Orange TsaiPosted 1 Year Ago
  • Windows supports Unicode for strings, now-a-days. This article discusses the evolution of string encodings on Windows and the requirement for backward compatibility. Originally, Windows used ANSI encoding. This relied on code pages for languages depending that did not fit within 8-bit ASCII. These code pages were specific to a given language so a Taiwanese message going to a Japanese computer would be rendered differently.
  • In Windows, there are actually two types of code pages. ANSI code pages (the focus of this article) and the OEM Code Page. Eventually, Windows moved over to UTF-16 which uses 16-bits for most characters and 32-bit for rarer ones. While making this change, Windows switched to wide characters UTF-16 on many of their APIs. To remain backward compatible, there are two sets of APIs: A for ANSI and W for UTF-16 wide.

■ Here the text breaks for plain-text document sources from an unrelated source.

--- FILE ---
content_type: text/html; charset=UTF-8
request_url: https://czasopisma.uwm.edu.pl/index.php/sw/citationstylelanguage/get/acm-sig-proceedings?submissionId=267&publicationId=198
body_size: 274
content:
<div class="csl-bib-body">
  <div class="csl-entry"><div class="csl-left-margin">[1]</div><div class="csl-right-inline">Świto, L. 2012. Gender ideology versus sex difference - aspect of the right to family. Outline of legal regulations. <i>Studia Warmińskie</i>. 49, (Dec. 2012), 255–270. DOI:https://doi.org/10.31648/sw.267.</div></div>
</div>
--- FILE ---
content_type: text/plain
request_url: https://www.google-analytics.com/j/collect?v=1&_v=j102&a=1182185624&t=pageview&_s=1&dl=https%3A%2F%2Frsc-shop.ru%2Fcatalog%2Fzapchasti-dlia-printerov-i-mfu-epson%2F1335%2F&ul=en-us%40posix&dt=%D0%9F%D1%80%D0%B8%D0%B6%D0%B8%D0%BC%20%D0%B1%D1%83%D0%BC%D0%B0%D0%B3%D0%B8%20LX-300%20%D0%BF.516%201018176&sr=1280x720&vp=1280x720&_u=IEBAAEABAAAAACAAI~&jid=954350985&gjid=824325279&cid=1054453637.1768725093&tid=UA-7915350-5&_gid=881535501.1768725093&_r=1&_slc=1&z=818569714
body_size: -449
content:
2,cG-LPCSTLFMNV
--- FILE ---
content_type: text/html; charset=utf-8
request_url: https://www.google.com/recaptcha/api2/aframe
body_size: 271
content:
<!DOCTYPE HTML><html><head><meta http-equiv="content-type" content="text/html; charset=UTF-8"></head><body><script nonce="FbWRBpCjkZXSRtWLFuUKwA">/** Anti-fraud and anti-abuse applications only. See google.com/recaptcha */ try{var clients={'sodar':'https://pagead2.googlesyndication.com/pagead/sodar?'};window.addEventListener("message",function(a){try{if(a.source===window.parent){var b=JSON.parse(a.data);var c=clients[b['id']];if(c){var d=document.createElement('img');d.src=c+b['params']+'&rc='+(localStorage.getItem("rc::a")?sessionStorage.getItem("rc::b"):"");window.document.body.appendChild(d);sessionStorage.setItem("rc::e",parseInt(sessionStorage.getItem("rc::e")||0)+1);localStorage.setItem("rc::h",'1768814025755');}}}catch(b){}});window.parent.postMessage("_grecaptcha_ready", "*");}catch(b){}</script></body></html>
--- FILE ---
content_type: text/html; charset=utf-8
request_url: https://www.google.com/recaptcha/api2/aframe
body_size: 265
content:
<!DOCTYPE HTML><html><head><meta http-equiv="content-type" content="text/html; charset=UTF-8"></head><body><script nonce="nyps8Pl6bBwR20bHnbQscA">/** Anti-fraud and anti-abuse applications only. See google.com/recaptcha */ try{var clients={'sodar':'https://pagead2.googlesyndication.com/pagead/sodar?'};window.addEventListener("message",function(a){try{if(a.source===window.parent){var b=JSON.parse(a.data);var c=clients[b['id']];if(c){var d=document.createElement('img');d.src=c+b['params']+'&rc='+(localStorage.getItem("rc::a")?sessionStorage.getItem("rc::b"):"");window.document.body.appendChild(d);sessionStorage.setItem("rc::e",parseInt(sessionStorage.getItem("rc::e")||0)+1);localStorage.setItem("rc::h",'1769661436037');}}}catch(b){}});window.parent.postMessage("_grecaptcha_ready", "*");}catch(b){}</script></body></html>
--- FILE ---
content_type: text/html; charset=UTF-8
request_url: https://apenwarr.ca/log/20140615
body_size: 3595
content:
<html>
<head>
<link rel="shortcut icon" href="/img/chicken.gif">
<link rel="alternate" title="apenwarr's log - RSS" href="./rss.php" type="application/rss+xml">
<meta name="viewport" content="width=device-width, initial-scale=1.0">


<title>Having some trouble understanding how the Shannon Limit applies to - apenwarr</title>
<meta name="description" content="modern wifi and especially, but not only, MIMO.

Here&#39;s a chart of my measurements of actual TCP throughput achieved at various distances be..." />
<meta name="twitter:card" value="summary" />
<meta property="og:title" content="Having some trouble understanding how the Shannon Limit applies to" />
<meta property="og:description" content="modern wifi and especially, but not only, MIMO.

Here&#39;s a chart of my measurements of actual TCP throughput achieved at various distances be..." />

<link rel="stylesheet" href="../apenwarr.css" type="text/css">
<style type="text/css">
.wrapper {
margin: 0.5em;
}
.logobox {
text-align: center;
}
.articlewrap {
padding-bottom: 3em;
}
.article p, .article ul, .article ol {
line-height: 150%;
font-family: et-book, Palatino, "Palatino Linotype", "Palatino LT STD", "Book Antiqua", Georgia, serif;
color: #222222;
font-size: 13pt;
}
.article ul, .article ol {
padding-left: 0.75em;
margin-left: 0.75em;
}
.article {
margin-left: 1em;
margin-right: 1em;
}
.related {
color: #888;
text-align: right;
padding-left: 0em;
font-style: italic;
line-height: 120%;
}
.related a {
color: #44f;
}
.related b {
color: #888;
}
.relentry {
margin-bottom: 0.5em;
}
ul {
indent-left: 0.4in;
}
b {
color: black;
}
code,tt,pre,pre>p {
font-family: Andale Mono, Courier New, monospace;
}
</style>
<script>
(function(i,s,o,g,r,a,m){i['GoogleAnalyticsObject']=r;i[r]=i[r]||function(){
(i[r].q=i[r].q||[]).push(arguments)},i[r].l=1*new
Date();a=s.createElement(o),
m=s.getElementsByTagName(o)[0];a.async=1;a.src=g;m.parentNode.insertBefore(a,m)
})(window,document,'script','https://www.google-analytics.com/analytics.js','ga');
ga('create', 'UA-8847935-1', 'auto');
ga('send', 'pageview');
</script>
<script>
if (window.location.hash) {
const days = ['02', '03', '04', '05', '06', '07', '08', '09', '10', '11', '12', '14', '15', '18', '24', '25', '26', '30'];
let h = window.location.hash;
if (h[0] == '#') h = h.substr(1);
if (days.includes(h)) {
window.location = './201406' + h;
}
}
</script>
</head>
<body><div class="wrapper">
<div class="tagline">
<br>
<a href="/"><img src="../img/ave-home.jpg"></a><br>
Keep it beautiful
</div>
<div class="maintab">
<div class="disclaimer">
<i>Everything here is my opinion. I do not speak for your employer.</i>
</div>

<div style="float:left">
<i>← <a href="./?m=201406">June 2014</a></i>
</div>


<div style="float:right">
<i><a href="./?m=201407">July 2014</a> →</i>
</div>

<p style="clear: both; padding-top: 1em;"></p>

  • The main focus of this post is when wide characters are passed into the ANSI APIs that doesn't exist in the existing code page. Instead of erroring out, the code attempts to do a best fit match back to the current ANSI code page. For instance, the infinity character gets mapped to 8 on code page 1252. Different languages have different quirks. To test this out, they created a tool to show off this functionality. The goal is to abuse this "best fit" feature in order to trick programs on Windows to do weird things.
  • The first instance they found of this was when using the PHP-CGI server. The original vulnerability (from 2012) demonstrated that adding a dash (-) to a query parameter could be used for argument injection, eventually leading to code execution. Using this same exploit method and our "best fit" trick, we can do the same. The URL query parameter ?%ADs will translate into a - on Chinese and Japanese computers. I remember reading the report yet had no idea why this mapping happened. I investigated why this happened but never came to a good conclusion on why. Now I do!
  • What else is affected by this? The Yen and Won symbols on Japanese/Korean Code pages will map to / and \ respectively. Since these are interesting characters for directory traversal, it could be a useful exploit. They found that the Cuckoo Sandbox could be escaped using this technique. The system saw the string as having same characters but the file access APIs in Windows did the "best fit" mapping under the hood.
  • The next target is command line arguments, similar to the PHP bug. In PHP, the function escapeshellarg() is the standard way to prevent command injection and argument injection. In Python, subprocess executes the command after doing some escaping. Under the hood, this will call into CreateProcess with the quoted parameters. If you can control ANY part of the data in the command, then U+FF02 (a full width quote) can be used to bypass this. This is because the functions don't escape it, but the system does the best-fit mapping BEFORE calling the executable.
  • This same attack can work by injecting a \ to remove the escape of another parameter. For instance, using the Won sign to add in a \ alongside a ", leads to the escape of \" on the double quote. Once the best-fit happens on the Won sign, this turns into \\" to void the escaping. They mention that argument splitting via spaces and tabs is fruitful using other characters as well. Neat!
  • ElFinder, which is a PHP application, could be used to pop a shell on by using the tar.exe command with the argument injection. The Open-With feature has a handler table in Windows. Since the filename is part of the argument, it becomes an attack surface. On Microsoft Excel, renaming this file to an argument-splitting payload leads to confusion in the interpretation. This leads to adding arbitrary arguments to excel.
  • You're not safe even if your program is just a simple C program! Using int main will default to the ANSI API usage to get the arguments and environment variables for the call. The compiler adds this in other the hood. A user could also specify wmain if they wanted to remediate this. Environment variables were a huge issue on this as well, leading to LFI and a WAF bypass in some PHP things.
  • Disclosure of these bugs was difficult. Developers thought the bug was in Windows while Windows said they needed to maintain backward compatibility. You can use the beta UTF-8 package on Windows as a user. Additionally, use safe APIs instead of shell commands when possible. Is the dawn of a new bug class on Windows? It appears so.